Não morderás teu irmão ou o próximo, não faz parte das mitzvot da Torá. Mas uma demonstração da agressividade de alguns dos hareidim.
Vários jornalistas foram hostilizados e câmeras de vigilância da polícia foram destruídas. No dia 9 de maio esperamos não ter outras notícias desagradáveis para dar sobre o Monte Meron.
Os judeus da Diáspora e os humanistas e os da direita e os do centro e todos os que não são ortodoxos das vertentes que praticam este absurdo, precisam entender que se ensina em algumas (não sei se em todas) as escolas religiosas judaicas em Israel que os judeus da polícia, do exército e de qualquer tipo de força de segurança são nazistas e estão sempre contra os ortodoxos. Ensinam que se deve espancar tais nazistas. Ensinam que não se deve obedecer a tais nazistas. Ensinam que matar nazistas ou LGBTGs não está abrangido em “Ló Retzach”, MANDAMENTO SAGRADO DA TORÁ – NÃO ASSASSINARÁS, lamentavelmente vindo até os dias de hoje como “não matarás”.
O que nos leva a Parada do Orgulho Gay do dia primeiro de junho em Jerusalém. Também é a primeira com os piromaníacos no governo e comandando a segurança do país. Não se sabe o que pode acontecer.

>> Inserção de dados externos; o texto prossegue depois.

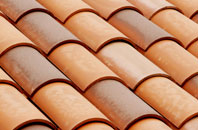 Seahouses clay roofing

O que já está acontecendo é um aumento das ameaças de morte contra organizadores, apoiadores e participantes. A organização afirma que as ameaças são normais, mas este ano aumentaram. E aí é preciso adicionar uma pergunta: onde na ortodoxia judaica ameaçar de morte outro judeu ou outra pessoa qualquer é legítimo? Esta atitude deveria ser descartada de imediato pela ética judaica, mas não: parece ser incentivada por uma ética de escola de pensamento ultra-ortodoxa, não bem definida.
E não é invenção. Em 2005 o ultra-ortodoxo Yishai Schlissel esfaqueou três na Parada Gay de Jerusalém. Ele tinha 30 anos de idade e foi condenado a 12 anos de prisão, tendo a pena sido reduzida para 10, que cumpriu integralmente. Mas a justiça israelense pisou na bola e o soltou 3 semanas antes do dia primeiro de junho.

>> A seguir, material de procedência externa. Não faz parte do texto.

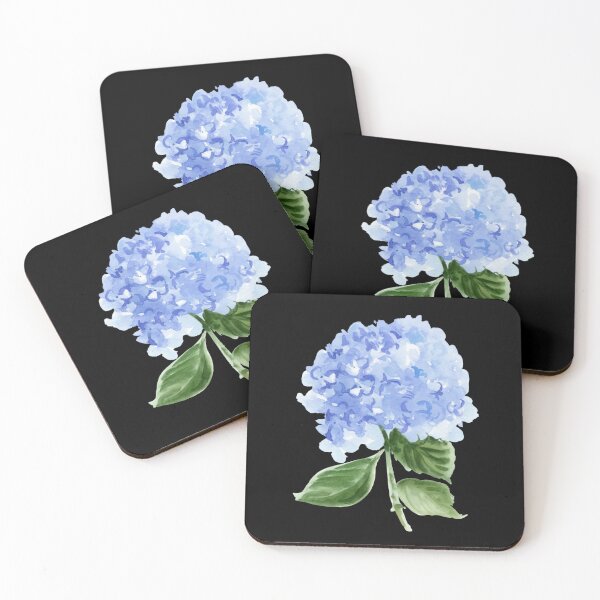 Item preview, Cute Hydrangea designed and sold by stephenflashart.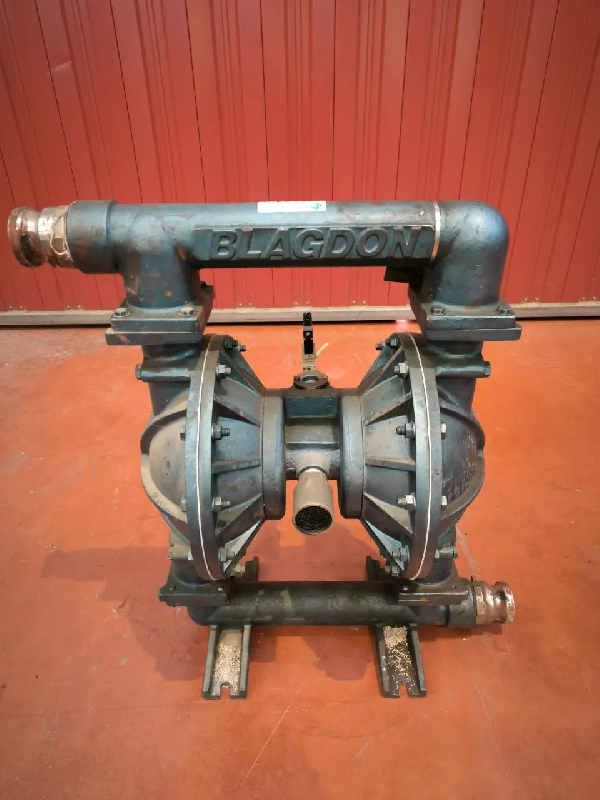 Pompe pneumatique atex blagdon x5005aabbtts - référence                        :                         c13237_0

Yishai Schlissel pegou outra faca e atacou novamente a Parada Gay de Jerusalém, ferindo cinco pessoas e matando uma menina de 16 anos de idade, Shira Banki. Está condenado a prisão perpétua mais 31 anos de reclusão.

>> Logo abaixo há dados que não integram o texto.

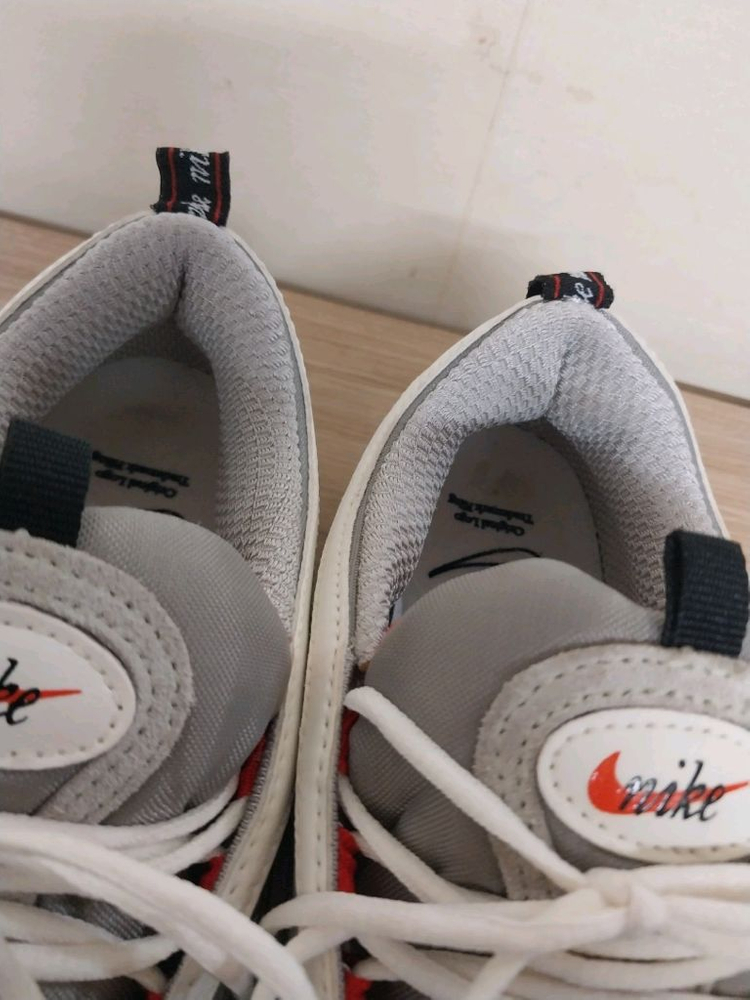 남성 나이키 에어맥스 97 SE 콜리지 그레이 운동화 (275) 이미지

Várias das ameaças alertam para que outros “schlissels” estão por aí. O que leva um judeu Hareidi a esfaquear judeus gays? Nenhum rabino em Israel ousa responder ou mesmo condenar veementemente tal crime.
Dias atrás, um grupo de dezenas de hareidim fizeram um protesto defronte a uma prisão em Israel onde está aguardando julgamento um hareidim que tacou fogo numa loja de telefones celulares de outro hareidi, num bairro hareidim, porque um grupo de hareidim incentivados pelo rabino deles considera o celular, principalmente o smarthphone como um objeto imoral que deve ser destruído, queimado e proibido, enquanto outro rabino hareidim considera o smartphone como um recurso válido de comunicação entre as pessoas e deve ser comprado e vendido livremente. Assim, tacam fogo na loja de hareidi “imoral” e exigem que o criminoso seja libertado pois nada fez de errado. Outra pergunta: o que tem isso a ver com judaísmo? Onde estes jovens são ensinados a cometerem crimes com a certeza de não estarem cometendo crimes?
Durante a Parada Gay de Jerusalém do ano passado a polícia prendeu dez hareidim que tinham intenção de atacar os participantes do evento.
Opinião de José Roitberg – jornalista e pesquisador
Imagem: frame do vídeo divulgado pelas mídias sociais no momento em que o segurança druso é agredido com um dos vários chutes nas costas que recebeu.